* [Documento fuente]
————————

El trabajo musicográfico más pertinente y completo al respecto, fundacional en varios aspectos, fue el de Eugenio Pereira Salas. En su Historia de la Música en Chile, 1850-1900 (Ed. del Pacífico, 1957) Pereira, considerando que su época de investigación es el siglo XIX y la preponderancia del género por entonces, dedica diez de sus veinte y dos capítulos al fenómeno de la ópera en Chile: repertorios, compañías, intérpretes, teatros, aspectos sociales y económicos. De entre ellos, el décimo cuarto, se titula La ópera nacional e incluye toda obra lírica escrita en nuestro país en el período correspondiente, independiente de la nacionalidad del compositor, postura amplia y posible considerando Chile en el siglo XIX como una república naciente, varia, en la búsqueda de referentes y necesariamente permeable en y para la construcción de lo “nacional”. Sin embargo, por las características cronológicas de su trabajo, acaba justo cuando cambia siglo, por lo que profundiza solo con La Fioraia di Lugano y el fenómeno Ried, además de aportar con datos biográficos de Ortiz de Zárate, Acevedo Gajardo y, de manera pionera y exclusiva, Raoul Hügel.

Como una metáfora que concretiza la opinión de la avanzada musical chilena, los datos más detallados sobre las óperas chilenas estrenadas hasta 1951, incluso los datos biográficos más integrales de sus compositores (como su paso por la música popular), no había que buscarlos en libros o investigadores especializados (valorización, notabilidad, estabilidad y posteridad) sino que en artículos, párrafos y reportajes de diarios y revistas de época (transitoriedad, fugacidad, superficialidad), realizados por periodistas o escritores en secciones dedicadas a la actividad teatral y de espectáculos en general, artículos insertos y, de manera constante y sintomática, noticias aparecidas en la sección “vida social” o “sociales”. La excepción hecha con Sayeda y su compositor, Próspero Bisquertt (figura no solo fundacional sino de pleno ejercicio del repertorio sinfónico chileno), y con Remigio Acevedo Raposo (en parte formado en el Conservatorio Nacional de Música de entrado el siglo XX y, por lo mismo, con cierto criterio vanguardista y cultor del repertorio sinfónico, por lo que incluso fue catalogado dentro de las principales estéticas musicales de la música docta chilena) no hace sino complementar esta aseveración. De hecho, el trabajo más exhaustivo luego de La ópera en Chile, específicamente sobre óperas compuestas por connacionales es Ópera chilena: las razones de su intrascendencia (2004) elocuente título para una amplia tesis de la periodista Jessica Ramos.

————————

* [Por hacer]
(a) Reescribe como una lista breve el párrafo del documento sobre la ópera chilena que comienza con "El trabajo musicográfico más pertinente", sin perder sus datos principales.
(b) Según el documento sobre la ópera chilena, ¿por qué el trabajo de Pereira Salas solo profundiza en La Fioraia di Lugano y el fenómeno Ried? Responde en una a tres oraciones.
(c) Continúa el documento sobre la ópera chilena a partir de su última oración.

* [Datos recopilados]
————————

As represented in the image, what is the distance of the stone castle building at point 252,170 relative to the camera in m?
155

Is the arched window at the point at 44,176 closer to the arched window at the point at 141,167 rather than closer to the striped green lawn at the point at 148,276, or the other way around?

————————

* [Resultados en orden]
(a)
- El trabajo musicográfico más pertinente, completo y fundacional sobre el tema es de Eugenio Pereira Salas: Historia de la Música en Chile, 1850-1900 (Ed. del Pacífico, 1957).
- Por el predominio del género en el siglo XIX, dedica diez de sus veintidós capítulos a la ópera en Chile: repertorios, compañías, intérpretes, teatros y aspectos sociales y económicos.
- El capítulo decimocuarto, "La ópera nacional", incluye toda obra lírica escrita en Chile en ese período, sin importar la nacionalidad del compositor.
- Como termina con el cambio de siglo, solo profundiza en La Fioraia di Lugano y el fenómeno Ried.
- Aporta datos biográficos de Ortiz de Zárate y Acevedo Gajardo y, de manera pionera y exclusiva, de Raoul Hügel.

(b) El trabajo de Pereira Salas tiene un límite cronológico, el período 1850-1900, y termina justo con el cambio de siglo. Por eso solo profundiza en La Fioraia di Lugano y el fenómeno Ried.

(c)
Los escritos de análisis e historia musical nacional, centrados en la vanguardia —criterios de construcción musical que implican reflexión, inconformismo, alejarse de todo oportunismo, romper lo probado y buscar originalidad— les concederán un lugar menor en sus comentarios, identificando el género lírico mismo con conservadurismo, populismo sentimental y efectista, achacándole una filiación decimonónica que, en este caso, no tiene tintes positivos, sino que remite a una música ligada a élites de poder, como así mismo a cierto “amateurismo”.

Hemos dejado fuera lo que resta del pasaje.